3. Number of experts used to establish the ground truth for the test set and the qualifications of those experts:

• This information is not applicable as the evaluation involved objective physical, chemical, and biological testing against established standards, not interpretation by human experts to establish a "ground truth" in the clinical AI sense.

4. Adjudication method (e.g. 2+1, 3+1, none) for the test set:

• This information is not applicable. As stated above, the evaluation was based on objective laboratory measurements and adherence to specified test methods.

5. If a multi reader multi case (MRMC) comparative effectiveness study was done, If so, what was the effect size of how much human readers improve with AI vs without AI assistance:

• This information is not applicable. This document describes the regulatory submission for a physical medical implant (biocomposite anchor), not an AI/diagnostic software device. Therefore, no MRMC study or evaluation of human reader improvement with AI assistance was performed or is relevant.

6. If a standalone (i.e. algorithm only without human-in-the-loop performance) was done:

• This information is not applicable. This is a physical medical device, not an algorithm.

7. The type of ground truth used (expert consensus, pathology, outcomes data, etc.):

• The "ground truth" for this device's performance is established by objective measurements and results from standardized bench tests and biocompatibility assays against predefined limits and criteria specified in the relevant ASTM, USP, and ISO standards. It is not based on expert consensus, pathology, or outcomes data in the context of clinical efficacy studies.

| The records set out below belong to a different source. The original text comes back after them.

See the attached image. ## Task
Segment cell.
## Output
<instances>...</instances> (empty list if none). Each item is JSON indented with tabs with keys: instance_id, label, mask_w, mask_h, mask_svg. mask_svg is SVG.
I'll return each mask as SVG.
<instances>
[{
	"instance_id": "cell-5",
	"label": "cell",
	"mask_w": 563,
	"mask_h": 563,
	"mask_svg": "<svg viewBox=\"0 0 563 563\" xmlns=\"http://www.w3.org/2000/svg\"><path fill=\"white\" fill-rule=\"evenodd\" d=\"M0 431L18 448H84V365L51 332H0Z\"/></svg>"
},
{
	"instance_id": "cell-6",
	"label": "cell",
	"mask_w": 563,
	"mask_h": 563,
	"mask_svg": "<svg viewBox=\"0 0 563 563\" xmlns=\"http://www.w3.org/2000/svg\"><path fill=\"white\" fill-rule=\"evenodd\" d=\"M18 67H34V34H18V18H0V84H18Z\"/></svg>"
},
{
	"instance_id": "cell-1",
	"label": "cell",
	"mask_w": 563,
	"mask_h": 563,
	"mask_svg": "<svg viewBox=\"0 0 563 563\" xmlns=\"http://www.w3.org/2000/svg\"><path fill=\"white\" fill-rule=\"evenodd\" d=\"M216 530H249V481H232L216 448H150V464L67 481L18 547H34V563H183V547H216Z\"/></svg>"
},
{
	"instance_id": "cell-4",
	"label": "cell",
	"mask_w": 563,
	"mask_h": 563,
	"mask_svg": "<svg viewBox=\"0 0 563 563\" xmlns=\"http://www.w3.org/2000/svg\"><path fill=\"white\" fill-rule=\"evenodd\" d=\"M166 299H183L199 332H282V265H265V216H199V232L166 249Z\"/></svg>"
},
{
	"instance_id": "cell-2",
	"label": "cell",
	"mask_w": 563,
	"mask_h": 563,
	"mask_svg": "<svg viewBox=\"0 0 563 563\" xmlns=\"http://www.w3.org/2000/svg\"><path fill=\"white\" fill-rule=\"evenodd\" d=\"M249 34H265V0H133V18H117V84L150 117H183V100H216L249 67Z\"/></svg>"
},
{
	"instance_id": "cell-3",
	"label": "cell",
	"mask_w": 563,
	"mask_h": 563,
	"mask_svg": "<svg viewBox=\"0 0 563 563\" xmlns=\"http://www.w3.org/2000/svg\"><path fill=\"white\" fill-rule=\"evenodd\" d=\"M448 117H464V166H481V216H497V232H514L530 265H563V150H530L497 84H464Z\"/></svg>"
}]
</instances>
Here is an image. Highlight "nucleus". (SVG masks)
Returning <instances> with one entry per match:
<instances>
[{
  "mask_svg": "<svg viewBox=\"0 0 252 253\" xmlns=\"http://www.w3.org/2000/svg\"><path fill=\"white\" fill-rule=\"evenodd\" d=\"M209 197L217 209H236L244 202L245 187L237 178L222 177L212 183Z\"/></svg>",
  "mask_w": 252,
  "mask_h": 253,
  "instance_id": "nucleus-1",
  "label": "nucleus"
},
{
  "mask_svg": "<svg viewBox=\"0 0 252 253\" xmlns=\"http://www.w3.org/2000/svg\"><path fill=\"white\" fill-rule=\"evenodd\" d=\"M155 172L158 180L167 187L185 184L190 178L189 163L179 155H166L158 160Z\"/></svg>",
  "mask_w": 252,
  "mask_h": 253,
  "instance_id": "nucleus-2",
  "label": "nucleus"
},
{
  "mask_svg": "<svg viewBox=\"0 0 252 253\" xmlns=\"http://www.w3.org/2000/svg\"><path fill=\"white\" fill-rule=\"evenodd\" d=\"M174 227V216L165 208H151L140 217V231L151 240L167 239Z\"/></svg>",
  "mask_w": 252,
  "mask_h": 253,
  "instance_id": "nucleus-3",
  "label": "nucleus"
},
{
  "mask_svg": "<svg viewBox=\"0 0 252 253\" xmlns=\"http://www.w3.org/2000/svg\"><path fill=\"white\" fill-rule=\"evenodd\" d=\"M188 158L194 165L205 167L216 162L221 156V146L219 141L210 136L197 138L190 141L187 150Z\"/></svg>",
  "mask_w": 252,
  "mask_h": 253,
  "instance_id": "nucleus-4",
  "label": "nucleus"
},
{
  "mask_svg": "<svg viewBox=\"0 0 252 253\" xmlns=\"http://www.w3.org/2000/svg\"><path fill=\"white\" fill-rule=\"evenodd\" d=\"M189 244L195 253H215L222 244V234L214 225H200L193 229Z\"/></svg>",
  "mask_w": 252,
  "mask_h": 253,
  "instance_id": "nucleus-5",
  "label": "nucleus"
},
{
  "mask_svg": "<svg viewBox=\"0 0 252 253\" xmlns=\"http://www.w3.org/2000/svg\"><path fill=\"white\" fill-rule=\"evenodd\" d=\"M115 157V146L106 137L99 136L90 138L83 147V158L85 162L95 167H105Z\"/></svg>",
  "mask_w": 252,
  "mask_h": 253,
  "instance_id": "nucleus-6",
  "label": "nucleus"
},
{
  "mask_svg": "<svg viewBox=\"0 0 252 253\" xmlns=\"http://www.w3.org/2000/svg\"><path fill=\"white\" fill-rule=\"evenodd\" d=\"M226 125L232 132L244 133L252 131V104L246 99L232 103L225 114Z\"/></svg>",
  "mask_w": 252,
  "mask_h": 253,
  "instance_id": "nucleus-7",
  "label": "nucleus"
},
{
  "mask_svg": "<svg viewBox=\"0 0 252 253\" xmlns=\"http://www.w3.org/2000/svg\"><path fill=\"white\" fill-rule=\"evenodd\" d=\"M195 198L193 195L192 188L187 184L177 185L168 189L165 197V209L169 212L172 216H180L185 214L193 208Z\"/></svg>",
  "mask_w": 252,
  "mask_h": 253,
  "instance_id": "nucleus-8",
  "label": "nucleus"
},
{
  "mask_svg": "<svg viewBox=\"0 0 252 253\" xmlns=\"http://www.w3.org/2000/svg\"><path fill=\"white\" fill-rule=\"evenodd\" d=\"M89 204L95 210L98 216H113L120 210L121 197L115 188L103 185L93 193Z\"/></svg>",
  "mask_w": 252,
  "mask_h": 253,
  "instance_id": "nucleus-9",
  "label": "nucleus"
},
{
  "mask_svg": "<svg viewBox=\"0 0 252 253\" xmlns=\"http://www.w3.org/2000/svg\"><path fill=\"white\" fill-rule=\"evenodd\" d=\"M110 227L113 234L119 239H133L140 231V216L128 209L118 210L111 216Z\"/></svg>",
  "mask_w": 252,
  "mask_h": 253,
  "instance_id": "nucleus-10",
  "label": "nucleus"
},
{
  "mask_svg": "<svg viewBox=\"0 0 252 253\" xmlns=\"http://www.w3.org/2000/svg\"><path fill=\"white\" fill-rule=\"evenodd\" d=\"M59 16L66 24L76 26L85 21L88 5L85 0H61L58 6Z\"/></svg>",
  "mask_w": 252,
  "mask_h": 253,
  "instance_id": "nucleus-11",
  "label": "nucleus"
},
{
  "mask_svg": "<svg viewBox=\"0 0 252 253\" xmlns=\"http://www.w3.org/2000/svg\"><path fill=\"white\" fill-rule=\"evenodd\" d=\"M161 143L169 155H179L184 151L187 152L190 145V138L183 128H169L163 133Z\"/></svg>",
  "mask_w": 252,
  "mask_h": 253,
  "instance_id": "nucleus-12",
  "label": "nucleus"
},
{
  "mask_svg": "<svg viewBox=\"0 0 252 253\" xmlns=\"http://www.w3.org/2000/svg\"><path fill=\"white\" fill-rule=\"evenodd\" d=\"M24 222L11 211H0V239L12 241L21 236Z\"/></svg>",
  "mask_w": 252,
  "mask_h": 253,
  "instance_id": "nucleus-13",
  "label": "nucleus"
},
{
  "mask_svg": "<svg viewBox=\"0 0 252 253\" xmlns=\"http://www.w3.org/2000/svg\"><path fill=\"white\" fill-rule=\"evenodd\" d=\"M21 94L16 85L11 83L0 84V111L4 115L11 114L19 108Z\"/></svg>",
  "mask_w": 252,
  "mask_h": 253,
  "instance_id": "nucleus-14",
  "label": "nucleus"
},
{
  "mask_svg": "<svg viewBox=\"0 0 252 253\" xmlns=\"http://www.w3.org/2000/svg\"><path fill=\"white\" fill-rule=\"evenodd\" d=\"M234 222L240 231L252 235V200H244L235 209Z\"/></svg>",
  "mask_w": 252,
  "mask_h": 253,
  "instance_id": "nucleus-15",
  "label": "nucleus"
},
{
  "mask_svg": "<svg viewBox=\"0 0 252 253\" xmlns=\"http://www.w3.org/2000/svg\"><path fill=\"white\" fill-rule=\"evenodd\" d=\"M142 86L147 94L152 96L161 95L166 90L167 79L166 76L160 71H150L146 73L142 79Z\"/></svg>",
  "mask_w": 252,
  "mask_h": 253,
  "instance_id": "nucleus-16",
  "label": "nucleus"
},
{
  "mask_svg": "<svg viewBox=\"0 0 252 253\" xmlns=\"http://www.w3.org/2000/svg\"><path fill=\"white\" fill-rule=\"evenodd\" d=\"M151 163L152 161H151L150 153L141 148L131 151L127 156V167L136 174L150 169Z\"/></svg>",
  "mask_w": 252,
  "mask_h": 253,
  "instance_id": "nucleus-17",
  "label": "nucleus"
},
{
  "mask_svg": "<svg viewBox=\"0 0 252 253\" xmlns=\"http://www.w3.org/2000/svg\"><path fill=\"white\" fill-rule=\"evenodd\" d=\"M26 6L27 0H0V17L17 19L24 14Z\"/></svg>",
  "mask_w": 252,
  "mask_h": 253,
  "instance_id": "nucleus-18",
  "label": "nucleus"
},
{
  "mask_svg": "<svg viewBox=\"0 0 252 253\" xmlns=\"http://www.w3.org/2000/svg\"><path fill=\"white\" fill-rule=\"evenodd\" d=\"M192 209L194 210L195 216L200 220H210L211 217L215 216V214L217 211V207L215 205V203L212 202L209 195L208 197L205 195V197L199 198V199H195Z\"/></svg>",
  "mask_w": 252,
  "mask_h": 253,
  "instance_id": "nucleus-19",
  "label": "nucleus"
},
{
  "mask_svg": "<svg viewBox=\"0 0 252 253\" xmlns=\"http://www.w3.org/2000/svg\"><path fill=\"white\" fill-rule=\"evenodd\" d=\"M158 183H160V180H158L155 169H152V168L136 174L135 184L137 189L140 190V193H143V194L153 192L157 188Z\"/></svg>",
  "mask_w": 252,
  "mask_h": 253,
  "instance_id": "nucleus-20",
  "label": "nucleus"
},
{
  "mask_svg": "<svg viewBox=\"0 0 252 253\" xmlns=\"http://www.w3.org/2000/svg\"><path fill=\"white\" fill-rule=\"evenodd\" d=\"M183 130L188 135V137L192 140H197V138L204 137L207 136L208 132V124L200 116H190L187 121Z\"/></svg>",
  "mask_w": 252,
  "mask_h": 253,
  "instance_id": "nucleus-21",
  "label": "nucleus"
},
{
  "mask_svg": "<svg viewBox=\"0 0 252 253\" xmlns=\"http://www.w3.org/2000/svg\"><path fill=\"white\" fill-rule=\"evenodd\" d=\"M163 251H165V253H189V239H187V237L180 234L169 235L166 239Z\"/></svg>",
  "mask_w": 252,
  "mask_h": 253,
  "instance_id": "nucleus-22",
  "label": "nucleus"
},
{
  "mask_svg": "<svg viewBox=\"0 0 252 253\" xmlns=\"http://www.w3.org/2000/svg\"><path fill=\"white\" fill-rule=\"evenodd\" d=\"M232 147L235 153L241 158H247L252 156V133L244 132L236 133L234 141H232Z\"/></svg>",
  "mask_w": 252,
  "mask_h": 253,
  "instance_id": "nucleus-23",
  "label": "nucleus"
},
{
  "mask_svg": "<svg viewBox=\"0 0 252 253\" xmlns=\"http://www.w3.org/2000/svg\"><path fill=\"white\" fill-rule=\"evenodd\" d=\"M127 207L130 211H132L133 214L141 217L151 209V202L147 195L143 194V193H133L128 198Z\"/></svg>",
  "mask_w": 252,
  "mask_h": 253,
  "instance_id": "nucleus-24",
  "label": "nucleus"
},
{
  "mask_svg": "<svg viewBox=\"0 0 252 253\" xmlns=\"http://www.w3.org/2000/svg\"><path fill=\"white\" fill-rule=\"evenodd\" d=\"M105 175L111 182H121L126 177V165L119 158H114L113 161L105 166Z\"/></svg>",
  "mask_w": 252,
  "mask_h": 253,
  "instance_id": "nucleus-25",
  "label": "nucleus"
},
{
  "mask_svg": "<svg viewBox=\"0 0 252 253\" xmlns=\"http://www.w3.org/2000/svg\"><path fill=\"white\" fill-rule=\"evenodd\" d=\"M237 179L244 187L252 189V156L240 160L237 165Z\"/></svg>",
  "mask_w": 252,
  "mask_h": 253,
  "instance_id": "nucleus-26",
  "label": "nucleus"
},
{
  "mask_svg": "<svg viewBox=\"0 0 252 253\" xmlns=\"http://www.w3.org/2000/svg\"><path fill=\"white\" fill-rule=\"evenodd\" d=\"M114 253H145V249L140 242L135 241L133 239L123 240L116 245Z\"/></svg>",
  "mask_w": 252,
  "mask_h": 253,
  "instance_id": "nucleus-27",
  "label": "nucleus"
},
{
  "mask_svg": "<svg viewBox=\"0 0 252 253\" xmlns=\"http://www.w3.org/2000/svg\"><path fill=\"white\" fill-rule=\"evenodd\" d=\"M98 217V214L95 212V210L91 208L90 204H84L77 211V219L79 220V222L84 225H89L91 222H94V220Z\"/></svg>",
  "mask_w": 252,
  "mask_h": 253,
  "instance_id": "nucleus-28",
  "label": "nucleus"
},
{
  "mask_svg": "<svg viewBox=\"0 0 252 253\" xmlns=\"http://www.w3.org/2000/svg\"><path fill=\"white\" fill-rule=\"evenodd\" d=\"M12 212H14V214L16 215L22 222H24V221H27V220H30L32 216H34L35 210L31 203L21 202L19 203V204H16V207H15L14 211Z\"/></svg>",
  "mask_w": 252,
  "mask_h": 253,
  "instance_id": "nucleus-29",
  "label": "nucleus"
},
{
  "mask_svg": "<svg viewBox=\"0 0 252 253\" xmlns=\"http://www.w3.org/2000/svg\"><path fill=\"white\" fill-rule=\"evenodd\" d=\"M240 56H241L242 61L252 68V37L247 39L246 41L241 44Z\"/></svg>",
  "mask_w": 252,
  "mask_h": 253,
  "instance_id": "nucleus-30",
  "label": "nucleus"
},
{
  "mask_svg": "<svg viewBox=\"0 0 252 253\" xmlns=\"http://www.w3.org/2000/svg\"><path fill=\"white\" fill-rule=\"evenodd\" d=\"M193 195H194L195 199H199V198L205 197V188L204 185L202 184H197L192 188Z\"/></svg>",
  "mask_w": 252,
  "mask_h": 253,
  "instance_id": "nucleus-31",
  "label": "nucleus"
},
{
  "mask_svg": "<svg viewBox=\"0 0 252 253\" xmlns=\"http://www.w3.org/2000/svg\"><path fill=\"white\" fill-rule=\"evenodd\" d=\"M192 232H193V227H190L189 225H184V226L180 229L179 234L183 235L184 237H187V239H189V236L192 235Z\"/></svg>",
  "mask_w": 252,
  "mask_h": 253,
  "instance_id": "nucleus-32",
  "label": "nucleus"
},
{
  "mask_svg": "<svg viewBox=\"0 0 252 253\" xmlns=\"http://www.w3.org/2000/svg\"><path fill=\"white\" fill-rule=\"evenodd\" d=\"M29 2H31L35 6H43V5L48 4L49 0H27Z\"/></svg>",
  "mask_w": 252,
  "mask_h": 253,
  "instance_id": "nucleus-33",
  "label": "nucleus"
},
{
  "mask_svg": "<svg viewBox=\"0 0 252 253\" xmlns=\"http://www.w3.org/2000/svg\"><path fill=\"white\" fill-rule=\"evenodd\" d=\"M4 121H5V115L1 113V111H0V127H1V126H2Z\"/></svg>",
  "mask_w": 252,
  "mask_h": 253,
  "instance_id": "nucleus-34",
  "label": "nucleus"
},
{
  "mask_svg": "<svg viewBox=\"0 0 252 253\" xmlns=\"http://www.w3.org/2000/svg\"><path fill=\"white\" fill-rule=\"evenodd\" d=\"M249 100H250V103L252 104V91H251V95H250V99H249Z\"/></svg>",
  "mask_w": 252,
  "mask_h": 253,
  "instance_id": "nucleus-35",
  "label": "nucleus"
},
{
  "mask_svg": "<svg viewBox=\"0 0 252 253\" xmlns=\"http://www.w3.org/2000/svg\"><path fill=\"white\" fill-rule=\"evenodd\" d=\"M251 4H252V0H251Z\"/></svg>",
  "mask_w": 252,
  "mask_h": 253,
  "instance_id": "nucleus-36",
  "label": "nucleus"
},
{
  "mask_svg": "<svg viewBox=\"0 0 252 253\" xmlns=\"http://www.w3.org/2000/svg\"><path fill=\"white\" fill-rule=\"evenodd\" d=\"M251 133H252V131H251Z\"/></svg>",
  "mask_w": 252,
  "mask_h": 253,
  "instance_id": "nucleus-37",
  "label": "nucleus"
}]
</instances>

8. The sample size for the training set:

• This information is not applicable. This is a physical medical device, not an AI model that requires a training set.

9. How the ground truth for the training set was established:

• This information is not applicable. This is a physical medical device, not an AI model that requires a training set with established ground truth.